Le titre du film, dont l’acteur principal, Tom Hulce, qui surjoue abominablement, n’a plus rien fait de bon ensuite, est celui d’une pièce de théâtre, et je vous ai dit ce qu’il faut penser, à mon (très humble) avis, des auteurs de théâtre en matière de respect de la vérité historique. Et pour commencer, Mozart n’est pas né avec ce prénom, Amadeus. Son acte de naissance mentionne Joannes Chrysostomus Wolfgangus Theophilus, et chacun sait que, dans sa famille, on se contentait de l’appeler Wolfie, diminutif de Wolfgang. Seulement, lorsqu’il s’est mis à voyager, les Italiens trouvaient ce « Wolfgang » imprononçable, et l’enfant qu’il était encore a choisi de se faire appeler Amadeo, puis Amadeus, transpositions italienne et latine du grec Theophilus. En France, il tenta aussi un curieux « Amadé » (sic), mais ça n’a jamais pris. On dit aussi, mais je n’ai pas pu vérifier, qu’en Autriche, on l’appelait parfois Gottlieb, autre transposition allemande de Theophilus, mais son état civil, lui, n’a jamais changé.

Je dois reconnaître néanmoins que l’émission, à côté d’Ève Ruggieri qui a surtout accumulé les fautes de français, avait fait appel à une bonne historienne, Michèle Lhopiteau-Dorfeuille, qui a eu ce mérite : elle n’a cessé de marteler que le film en question alignait une kyrielle d’informations fausses ! Peut-être aurait-il fallu se passer complètement, alors, de cette source d’illustrations biaisées ?

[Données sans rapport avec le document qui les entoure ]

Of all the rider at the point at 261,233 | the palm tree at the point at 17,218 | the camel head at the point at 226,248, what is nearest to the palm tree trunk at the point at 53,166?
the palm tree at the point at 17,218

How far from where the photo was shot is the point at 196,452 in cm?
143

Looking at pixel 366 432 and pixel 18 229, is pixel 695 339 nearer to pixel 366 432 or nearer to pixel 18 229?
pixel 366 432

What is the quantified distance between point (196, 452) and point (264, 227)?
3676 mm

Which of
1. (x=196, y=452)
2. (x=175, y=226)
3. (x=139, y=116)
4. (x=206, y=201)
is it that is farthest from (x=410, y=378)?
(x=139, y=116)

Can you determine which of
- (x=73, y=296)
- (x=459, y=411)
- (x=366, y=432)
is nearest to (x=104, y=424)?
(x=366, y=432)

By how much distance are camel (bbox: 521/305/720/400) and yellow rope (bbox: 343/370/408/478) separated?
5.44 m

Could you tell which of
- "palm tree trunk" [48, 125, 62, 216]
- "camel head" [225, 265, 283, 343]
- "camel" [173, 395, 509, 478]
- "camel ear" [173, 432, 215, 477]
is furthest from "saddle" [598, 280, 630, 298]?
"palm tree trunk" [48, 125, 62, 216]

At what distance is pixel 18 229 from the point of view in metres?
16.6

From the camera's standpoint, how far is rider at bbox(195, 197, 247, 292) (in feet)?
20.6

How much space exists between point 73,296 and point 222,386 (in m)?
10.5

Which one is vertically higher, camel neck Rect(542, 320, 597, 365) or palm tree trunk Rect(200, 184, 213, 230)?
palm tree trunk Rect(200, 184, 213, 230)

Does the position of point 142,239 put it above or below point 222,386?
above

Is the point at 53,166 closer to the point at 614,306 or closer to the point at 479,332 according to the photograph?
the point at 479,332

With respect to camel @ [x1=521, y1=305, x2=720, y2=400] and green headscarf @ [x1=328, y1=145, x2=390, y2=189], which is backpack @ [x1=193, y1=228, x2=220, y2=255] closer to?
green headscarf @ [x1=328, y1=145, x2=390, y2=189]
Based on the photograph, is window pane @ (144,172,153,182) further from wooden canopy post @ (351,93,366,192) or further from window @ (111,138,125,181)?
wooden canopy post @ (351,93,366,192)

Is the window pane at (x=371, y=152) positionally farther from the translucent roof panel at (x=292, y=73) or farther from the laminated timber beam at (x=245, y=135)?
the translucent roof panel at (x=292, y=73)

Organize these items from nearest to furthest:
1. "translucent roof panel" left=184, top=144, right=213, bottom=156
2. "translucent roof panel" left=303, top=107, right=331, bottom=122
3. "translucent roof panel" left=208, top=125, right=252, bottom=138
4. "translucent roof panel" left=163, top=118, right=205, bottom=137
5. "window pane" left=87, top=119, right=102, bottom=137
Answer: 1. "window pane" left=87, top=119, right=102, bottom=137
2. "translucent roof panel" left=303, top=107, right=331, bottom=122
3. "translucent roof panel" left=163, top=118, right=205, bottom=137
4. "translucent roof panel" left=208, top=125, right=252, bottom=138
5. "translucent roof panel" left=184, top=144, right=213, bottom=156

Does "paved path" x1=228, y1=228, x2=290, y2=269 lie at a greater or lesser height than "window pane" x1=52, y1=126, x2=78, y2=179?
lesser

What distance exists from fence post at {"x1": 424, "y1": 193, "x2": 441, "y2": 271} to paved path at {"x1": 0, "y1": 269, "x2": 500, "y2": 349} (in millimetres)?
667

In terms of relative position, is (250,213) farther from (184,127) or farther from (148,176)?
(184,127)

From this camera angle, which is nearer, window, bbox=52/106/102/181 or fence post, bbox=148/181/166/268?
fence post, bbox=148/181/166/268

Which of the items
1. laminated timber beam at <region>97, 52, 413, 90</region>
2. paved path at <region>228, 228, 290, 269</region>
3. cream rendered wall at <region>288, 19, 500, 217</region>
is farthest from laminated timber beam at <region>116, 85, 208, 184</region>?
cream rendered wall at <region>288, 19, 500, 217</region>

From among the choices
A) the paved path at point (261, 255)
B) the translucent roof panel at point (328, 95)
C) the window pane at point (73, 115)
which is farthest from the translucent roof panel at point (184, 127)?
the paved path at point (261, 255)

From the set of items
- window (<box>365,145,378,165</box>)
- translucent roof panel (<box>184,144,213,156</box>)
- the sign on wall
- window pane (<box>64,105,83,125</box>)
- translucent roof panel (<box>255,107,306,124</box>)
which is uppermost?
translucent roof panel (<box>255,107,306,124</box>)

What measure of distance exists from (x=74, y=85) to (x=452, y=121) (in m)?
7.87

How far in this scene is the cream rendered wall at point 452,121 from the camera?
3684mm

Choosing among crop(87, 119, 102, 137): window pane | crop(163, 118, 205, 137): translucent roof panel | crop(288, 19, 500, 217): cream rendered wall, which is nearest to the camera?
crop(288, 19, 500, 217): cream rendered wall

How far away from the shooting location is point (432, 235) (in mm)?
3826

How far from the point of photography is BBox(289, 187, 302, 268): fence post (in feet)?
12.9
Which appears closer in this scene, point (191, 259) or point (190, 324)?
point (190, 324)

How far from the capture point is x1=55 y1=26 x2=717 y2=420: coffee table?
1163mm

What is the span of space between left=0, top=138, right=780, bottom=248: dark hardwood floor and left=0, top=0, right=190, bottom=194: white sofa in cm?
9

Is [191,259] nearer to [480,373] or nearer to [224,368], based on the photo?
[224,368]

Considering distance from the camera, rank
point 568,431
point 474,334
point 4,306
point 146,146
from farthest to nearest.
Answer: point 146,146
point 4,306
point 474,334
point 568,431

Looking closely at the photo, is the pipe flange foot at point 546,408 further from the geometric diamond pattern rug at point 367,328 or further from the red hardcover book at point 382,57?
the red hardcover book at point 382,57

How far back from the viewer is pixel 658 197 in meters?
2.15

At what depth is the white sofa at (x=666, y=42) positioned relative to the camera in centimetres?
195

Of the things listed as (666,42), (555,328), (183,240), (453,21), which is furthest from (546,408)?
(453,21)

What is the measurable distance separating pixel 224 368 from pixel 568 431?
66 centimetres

Au chapitre des informations fausses, le film affirmait que le grand musicien Antonio Salieri, plus célèbre en son temps que Mozart lui-même, avait... assassiné son prétendu rival en l’empoisonnant. Et, en prime, on le qualifiait de « musicien médiocre », ce qui est une pure calomnie : on peut ne pas être un génie de la composition, sans être pour autant un mauvais musicien. Quant à être un assassin, diable ! Si Salieri avait assassiné Wolfie, est-ce que la veuve de Mozart lui aurait, ensuite, confié l’éducation musicale de leurs deux enfants ?

Également, cette anecdote fausse, selon laquelle, Mozart, mort à trente-cinq ans, aurait été inhumé dans un sac de toile de lin, selon un règlement de l’époque. Faux encore, ce règlement avait été abrogé, et le compositeur a eu son cercueil, comme tout le monde.

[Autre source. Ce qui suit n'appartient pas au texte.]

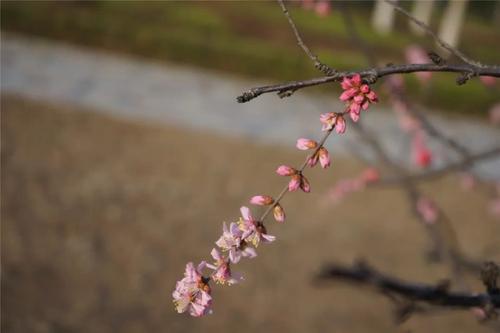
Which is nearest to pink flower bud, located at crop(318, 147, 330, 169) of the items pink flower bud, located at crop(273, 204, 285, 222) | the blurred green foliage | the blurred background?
pink flower bud, located at crop(273, 204, 285, 222)

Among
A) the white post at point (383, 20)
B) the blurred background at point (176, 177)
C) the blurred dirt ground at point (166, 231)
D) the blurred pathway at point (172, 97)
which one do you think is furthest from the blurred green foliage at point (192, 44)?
the blurred dirt ground at point (166, 231)

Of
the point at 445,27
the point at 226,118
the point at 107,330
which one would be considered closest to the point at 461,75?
the point at 107,330

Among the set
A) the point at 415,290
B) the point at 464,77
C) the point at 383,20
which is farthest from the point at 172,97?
the point at 464,77

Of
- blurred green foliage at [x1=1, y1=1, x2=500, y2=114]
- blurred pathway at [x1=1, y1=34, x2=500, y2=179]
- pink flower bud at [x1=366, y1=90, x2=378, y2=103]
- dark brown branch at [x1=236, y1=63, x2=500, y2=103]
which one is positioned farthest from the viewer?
blurred green foliage at [x1=1, y1=1, x2=500, y2=114]

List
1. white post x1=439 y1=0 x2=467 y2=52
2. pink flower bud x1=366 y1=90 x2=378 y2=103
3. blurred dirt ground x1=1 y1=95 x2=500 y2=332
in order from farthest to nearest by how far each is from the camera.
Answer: white post x1=439 y1=0 x2=467 y2=52
blurred dirt ground x1=1 y1=95 x2=500 y2=332
pink flower bud x1=366 y1=90 x2=378 y2=103

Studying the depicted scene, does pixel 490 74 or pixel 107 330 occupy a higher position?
pixel 107 330

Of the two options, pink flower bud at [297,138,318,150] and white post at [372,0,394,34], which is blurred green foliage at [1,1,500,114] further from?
pink flower bud at [297,138,318,150]

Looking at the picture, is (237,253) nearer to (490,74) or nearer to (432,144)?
(490,74)

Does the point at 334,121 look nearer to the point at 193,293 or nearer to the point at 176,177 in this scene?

Enfin, le film montre Mozart, à l’agonie, s’acharnant à terminer l’œuvre à laquelle, nous disait le film, il tenait le plus, son célèbre Requiem, une messe pour les obsèques. Or Mozart tenait assez peu à cette œuvre de commande, qu’il voyait comme une corvée, et qu’il devait livrer à son commanditaire, le comte Franz de Walsegg, lequel voulait rendre hommage à sa femme défunte. Mozart restait des semaines sans y travailler, sans écrire une seule note, et s’il a tenté de la terminer pour éviter de rembourser l’avance – on lui avait versé la moitié du total –, alors qu’il était mal en point, en la dictant à son assistant Süssmayr, il n’a pas pu en venir à bout, puisqu’il est mort avant la note finale, en 1791. Süssmayr a terminé comme il a pu, c’est-à-dire mal, et il a imité la signature du nom de son employeur, en datant de... 1792 !

La partie la plus originale de l’émission était celle où l’on mettait en évidence la similitude entre La Marseillaise et une composition de Mozart, le deuxième mouvement de son 25e concerto pour piano. Mozart aurait bien connu Ignaz Pleyel (oui-oui ! Le fabricant de pianos), le compositeur du futur hymne national, et ami de Rouget de l’Isle, ce dernier n’ayant écrit que les paroles ! Mais ce n’est pas la seule possibilité, et allez donc lire ceci et cela.

Écrire ci-dessous une ânerie quelconque :

J
Effectivement, un Requiem cela ne caractérise pas un Mozart franc-maçon qui se moquait des conditions de son enterrement comme d'une guigne, croyant, un peu comme Mitterrand peut-être, aux forces de l'lEsprit. D'où une inhumation, pour reprendre une formule de Brassens :" dans la fosse commune du temps"
Il est curieux de constater, que de certains hommes, on fait des hagiographie, des portraits légendaires, embellis à souhait, et pour d'autres, on accumule les calomnies, les contre-vérités, les erreurs historiques les plus grossières. (comme dans Amadeus) .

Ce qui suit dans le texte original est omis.